# Source extract:
* Start *

I agree with Roman (mostly).

I personally prefer to make sure that we spend the time both evaluating how 
we could improve things (retrospective) as well as what we are going to do 
next before the end of the current iteration. We found that if you don't 
give a deadline for getting the next iterations plan well defined, then it 
tends to drift on into the iteration and there is no pressure to finalise 
it. We have never managed to finalise all the planning in one day. Maybe the 
team needs more practice at this... or maybe we are trying to go into too 
much detail.

Having said that I also agree with Ricardo on the point of having a demo of 
the software that was completed at the end of the last iteration, so that 
you plan the current iteration based on Stakeholder as well as team 
feedback.

regards Charles

"Ricardo Balduino" <balduino@xxxxxxxxxx> wrote in message 
news:f6ephk$rru$1@xxxxxxxxxxxxxxxxxxxx
> Roman,
>
> IMHO the distinction is not much on whether you plan the iteration today 
> in the afternoon or tomorrow morning (assuming the current iteration 
> finishes today and a new one starts tomorrow).
> The distinction in OpenUP is that project manager does not spend time 
> creating an iteration plan for next iteration during the current 
> iteration. Any new requirements and change requests that are raised during 
> the current iteration are captured in the work items list (the Scrum 
> product backlog), and are prioritized (by stakeholders and team) with 
> everything else in the bucket, then agreed to be allocated to next 
> iteration. That doesn't affect the time-box, or imply that an iteration 
> starts without any objectives and work being assigned.

* End *

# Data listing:
* Start *

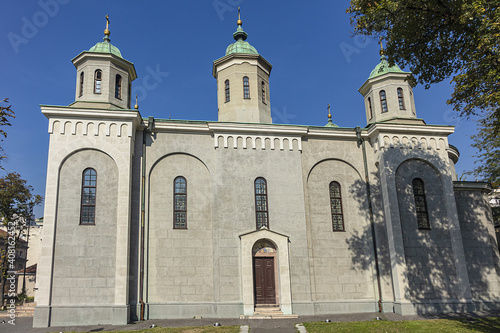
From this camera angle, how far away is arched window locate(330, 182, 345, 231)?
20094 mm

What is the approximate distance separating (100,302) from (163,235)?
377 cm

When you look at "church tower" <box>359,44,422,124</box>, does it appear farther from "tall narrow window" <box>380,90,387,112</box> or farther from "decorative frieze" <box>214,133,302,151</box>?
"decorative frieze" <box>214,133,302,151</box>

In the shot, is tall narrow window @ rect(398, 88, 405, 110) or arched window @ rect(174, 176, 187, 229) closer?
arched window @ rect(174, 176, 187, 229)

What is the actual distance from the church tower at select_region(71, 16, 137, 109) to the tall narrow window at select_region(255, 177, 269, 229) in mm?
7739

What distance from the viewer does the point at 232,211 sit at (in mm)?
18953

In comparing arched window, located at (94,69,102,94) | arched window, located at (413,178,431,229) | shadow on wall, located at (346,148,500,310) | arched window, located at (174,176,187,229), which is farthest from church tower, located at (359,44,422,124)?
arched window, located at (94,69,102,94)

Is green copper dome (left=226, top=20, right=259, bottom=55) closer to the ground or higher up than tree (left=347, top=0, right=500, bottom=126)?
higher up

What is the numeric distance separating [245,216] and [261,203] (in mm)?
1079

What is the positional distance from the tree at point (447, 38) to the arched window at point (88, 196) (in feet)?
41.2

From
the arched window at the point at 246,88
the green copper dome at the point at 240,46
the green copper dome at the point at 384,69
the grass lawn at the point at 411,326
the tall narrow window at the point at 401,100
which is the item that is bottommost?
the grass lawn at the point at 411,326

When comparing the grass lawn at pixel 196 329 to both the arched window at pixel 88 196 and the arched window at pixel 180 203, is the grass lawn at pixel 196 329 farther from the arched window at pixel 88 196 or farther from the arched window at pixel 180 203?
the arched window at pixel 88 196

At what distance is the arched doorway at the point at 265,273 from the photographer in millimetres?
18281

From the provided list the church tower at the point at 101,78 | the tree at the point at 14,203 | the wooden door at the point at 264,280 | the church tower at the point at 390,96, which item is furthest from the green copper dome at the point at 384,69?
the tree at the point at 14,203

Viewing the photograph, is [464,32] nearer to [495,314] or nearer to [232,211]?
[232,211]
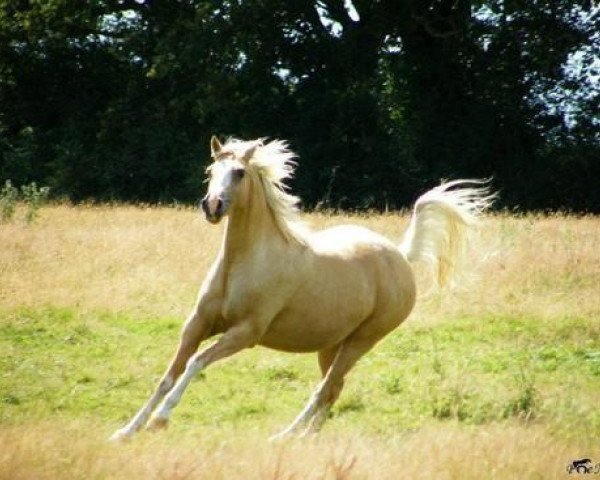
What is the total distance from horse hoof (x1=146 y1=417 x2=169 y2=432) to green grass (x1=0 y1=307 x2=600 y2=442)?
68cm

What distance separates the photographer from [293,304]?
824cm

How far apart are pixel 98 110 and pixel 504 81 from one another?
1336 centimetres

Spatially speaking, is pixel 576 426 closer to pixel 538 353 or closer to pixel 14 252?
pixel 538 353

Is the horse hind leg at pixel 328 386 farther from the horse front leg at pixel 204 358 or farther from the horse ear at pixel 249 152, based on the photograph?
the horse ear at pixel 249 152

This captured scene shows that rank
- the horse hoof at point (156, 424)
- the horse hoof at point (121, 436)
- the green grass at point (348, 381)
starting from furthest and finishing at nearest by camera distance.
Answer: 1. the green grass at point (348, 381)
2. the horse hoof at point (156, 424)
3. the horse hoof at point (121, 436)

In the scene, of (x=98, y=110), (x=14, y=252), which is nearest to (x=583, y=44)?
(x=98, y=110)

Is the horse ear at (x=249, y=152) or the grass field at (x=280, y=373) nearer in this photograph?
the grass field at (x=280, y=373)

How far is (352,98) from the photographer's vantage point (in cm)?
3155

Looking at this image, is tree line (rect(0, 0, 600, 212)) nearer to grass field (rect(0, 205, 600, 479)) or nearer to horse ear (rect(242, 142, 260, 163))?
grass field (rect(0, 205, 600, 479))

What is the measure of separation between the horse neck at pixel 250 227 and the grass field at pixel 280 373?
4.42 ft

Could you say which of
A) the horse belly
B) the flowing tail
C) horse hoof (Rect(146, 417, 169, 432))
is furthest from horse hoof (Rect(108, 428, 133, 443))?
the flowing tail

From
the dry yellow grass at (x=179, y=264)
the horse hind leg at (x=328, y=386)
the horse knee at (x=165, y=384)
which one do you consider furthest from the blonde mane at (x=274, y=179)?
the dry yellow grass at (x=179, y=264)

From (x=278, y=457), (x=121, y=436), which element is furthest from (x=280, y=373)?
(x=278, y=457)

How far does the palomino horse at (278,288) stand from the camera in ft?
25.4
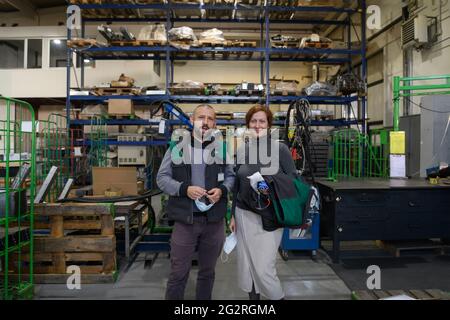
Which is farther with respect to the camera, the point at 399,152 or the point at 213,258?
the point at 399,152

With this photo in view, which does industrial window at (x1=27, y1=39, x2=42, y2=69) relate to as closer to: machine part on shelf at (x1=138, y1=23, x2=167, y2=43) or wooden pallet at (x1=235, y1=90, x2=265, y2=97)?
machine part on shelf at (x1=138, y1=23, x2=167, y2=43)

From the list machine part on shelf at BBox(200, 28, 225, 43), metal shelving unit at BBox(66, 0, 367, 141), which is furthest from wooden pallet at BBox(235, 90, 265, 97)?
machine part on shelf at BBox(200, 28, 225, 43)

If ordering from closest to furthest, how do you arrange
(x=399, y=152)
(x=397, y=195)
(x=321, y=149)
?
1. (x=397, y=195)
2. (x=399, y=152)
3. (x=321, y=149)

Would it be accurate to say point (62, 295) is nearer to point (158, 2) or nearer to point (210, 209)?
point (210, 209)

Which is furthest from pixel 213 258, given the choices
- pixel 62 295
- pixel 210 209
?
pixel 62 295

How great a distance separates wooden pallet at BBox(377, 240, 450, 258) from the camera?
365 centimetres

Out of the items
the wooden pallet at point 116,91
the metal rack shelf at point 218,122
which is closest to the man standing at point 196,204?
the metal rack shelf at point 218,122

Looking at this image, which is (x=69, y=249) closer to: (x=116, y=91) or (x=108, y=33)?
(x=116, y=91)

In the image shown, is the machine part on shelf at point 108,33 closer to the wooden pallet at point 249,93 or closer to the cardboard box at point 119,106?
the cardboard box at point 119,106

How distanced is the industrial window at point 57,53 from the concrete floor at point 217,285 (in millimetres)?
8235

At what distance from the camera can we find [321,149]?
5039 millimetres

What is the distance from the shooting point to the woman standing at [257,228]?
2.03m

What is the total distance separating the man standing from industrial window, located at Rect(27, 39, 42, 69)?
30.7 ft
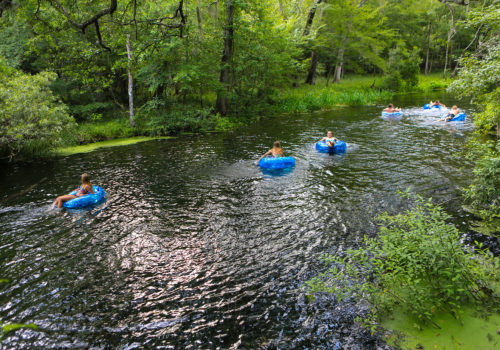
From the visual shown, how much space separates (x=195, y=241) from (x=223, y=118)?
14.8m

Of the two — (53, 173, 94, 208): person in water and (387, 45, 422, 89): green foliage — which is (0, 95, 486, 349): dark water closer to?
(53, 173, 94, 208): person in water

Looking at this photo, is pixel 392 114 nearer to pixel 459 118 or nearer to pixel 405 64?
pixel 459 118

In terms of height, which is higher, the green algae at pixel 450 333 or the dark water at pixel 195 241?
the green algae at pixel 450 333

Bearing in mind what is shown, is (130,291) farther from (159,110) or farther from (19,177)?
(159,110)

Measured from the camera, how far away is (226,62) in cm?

* End *
* Start *

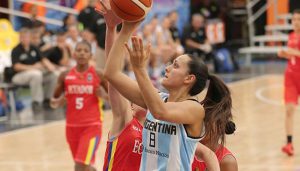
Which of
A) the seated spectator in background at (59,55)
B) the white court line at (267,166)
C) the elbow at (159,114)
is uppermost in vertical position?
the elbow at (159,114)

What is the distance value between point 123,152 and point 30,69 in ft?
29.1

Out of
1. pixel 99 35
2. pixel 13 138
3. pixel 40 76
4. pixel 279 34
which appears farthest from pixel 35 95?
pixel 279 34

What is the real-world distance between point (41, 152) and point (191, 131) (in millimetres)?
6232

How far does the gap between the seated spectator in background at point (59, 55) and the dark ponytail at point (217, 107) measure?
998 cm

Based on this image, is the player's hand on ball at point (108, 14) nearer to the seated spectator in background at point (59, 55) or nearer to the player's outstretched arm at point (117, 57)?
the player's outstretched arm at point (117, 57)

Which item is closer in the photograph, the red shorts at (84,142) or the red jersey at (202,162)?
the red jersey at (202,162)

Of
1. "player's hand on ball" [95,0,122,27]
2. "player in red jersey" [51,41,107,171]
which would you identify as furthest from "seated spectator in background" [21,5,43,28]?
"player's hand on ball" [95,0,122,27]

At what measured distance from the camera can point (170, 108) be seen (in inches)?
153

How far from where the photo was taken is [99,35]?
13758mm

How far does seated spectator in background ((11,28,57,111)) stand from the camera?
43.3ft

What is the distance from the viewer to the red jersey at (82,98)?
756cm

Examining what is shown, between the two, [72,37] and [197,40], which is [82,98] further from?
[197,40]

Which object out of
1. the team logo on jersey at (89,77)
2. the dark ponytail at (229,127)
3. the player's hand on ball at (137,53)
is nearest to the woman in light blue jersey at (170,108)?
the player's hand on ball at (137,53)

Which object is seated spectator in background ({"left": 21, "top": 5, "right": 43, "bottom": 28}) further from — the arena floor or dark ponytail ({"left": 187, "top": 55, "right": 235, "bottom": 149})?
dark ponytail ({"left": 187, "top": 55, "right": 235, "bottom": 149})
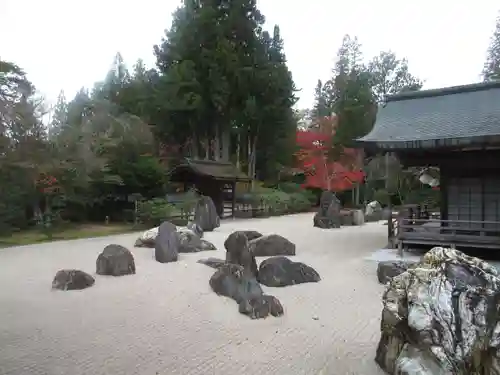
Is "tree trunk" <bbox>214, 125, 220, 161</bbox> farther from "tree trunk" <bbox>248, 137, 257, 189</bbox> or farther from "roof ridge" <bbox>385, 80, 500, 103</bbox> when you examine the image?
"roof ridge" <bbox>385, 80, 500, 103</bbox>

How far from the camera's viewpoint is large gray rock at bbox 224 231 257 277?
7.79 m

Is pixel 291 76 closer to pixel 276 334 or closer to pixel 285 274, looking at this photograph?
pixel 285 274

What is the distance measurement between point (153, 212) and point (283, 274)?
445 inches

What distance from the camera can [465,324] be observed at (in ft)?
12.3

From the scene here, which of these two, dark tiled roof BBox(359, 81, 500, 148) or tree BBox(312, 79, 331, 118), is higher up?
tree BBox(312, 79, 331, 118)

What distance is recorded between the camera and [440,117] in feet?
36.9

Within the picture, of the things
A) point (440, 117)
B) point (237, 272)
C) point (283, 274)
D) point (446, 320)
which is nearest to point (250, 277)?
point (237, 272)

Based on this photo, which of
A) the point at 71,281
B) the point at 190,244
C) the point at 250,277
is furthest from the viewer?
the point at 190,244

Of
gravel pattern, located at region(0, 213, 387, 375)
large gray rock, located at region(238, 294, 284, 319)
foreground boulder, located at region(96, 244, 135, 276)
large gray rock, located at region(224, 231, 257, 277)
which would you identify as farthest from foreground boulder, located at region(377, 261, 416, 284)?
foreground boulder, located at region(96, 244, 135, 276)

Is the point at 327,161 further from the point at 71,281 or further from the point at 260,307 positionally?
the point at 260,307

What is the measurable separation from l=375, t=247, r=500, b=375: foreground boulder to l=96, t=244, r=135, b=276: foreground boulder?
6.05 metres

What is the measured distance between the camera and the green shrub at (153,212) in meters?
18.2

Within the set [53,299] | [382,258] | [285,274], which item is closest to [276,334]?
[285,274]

* End *

# What the task requires:
Translate this sentence from the message about iteration planning into Spanish: "We have never managed to finalise all the planning in one day."

# The completed task:
Nunca hemos logrado terminar toda la planificación en un solo día.